Boa iniciativa @remember, parabéns!

Podes registar a tua estação no Troposfera!


----------



## Ricardo Carvalho (13 Nov 2018 às 15:52)

Estava a ver que isso não saia cá para fora my friend, conseguiste colocar uns gráficos para as variáveis à maneira, e o bug no meteoware acerca dos dados do vento também está corrigido  Agora só pode melhorar com o dia a dia, parabéns  Está muito bom, simples e eficaz como se quer!


----------



## remember (13 Nov 2018 às 23:17)

Obrigado, @ct1gnd , @fablept  e @MSantos pelas vossas sugestões!



Ricardo Carvalho disse:


> Estava a ver que isso não saia cá para fora my friend, conseguiste colocar uns gráficos para as variáveis à maneira, e o bug no meteoware acerca dos dados do vento também está corrigido  Agora só pode melhorar com o dia a dia, parabéns  Está muito bom, simples e eficaz como se quer!



Obrigado @Ricardo Carvalho, sim o meteoware estava com alguns bugs, então tive que trabalhar de outra forma e encontrei este plugin maravilhoso que interage com a estação.


----------



## remember (22 Nov 2018 às 16:03)

Primeiro post do blog publicado, aceitam-se críticas, sugestões etc.

Pretendo com este blog partilhar algumas experiências, com gadgets e outras coisas relacionadas com o dia a dia de todos nós.


http://meteopsiria.altervista.org/blog/

Enviado do meu Redmi 4X através do Tapatalk


----------



## remember (2 Jan 2019 às 13:58)

Olá a todos,

2019 vai começar com algumas novidades, para o projecto que tenho vindo a desenvolver, dado que as assinaturas diminuíram de tamanho vou passar a disponibilizar esses dados no portal da estação.

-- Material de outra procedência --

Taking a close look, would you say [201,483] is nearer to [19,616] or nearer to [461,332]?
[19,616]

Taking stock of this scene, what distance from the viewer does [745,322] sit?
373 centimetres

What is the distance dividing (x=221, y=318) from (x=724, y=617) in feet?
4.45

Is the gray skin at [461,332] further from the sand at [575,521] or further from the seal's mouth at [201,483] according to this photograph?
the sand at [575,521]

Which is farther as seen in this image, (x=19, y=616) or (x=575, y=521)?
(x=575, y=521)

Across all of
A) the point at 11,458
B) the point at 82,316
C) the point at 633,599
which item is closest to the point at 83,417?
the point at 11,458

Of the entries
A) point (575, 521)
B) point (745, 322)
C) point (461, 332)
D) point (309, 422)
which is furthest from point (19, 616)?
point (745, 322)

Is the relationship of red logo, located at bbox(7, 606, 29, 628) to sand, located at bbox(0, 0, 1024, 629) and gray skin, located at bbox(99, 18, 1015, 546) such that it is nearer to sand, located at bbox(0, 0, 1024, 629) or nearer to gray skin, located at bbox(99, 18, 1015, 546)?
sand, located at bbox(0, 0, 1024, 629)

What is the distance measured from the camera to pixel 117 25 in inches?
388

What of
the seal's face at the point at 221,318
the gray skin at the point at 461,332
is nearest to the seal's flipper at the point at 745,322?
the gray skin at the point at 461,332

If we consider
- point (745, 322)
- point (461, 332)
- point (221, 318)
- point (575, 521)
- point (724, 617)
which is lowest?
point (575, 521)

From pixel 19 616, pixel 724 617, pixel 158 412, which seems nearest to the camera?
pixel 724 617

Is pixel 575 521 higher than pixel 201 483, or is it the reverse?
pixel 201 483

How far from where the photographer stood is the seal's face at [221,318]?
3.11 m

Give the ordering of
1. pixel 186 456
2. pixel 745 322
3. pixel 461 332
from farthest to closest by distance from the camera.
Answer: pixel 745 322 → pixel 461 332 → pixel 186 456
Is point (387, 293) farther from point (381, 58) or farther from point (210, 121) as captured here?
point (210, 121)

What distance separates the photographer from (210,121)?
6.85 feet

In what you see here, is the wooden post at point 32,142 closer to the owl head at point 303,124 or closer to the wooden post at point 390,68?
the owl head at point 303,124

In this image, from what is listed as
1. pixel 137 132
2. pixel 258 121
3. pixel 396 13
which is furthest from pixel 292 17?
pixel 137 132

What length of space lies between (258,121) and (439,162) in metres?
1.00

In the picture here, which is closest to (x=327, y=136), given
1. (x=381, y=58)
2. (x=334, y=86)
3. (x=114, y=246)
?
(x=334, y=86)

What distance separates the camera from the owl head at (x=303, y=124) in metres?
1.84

Assim qualquer um poderá consultar dados de uma maneira mais "amigável" e intuitiva através de gráficos e widgets.
Espero também conseguir ir actualizando o blog, coisa que não têm acontecido por falta de tempo.


----------



## remember (2 Jan 2019 às 16:09)

Alterações recentes:

- Links para WU, PWS e netatmo weathermap.
- Consultas diárias de dados por estações do ano (temperatura, humidade, precipitação, pressão atmosférica e brevemente vento).
- Os resumos passam a ser feitos no site da estação, não deixando de partilhar os dados mais relevantes no tópico respectivo de cada mês.

Quando tiver o wind gauge voltarei a partilhar dados no site e no fórum, o mesmo vai ser trocado por um novo.


----------



## remember (2 Mai 2019 às 21:43)

Novas funcionalidades na página principal do projecto e outras que ainda estão em actualização para breve.

Enviado do meu Redmi 4X através do Tapatalk


----------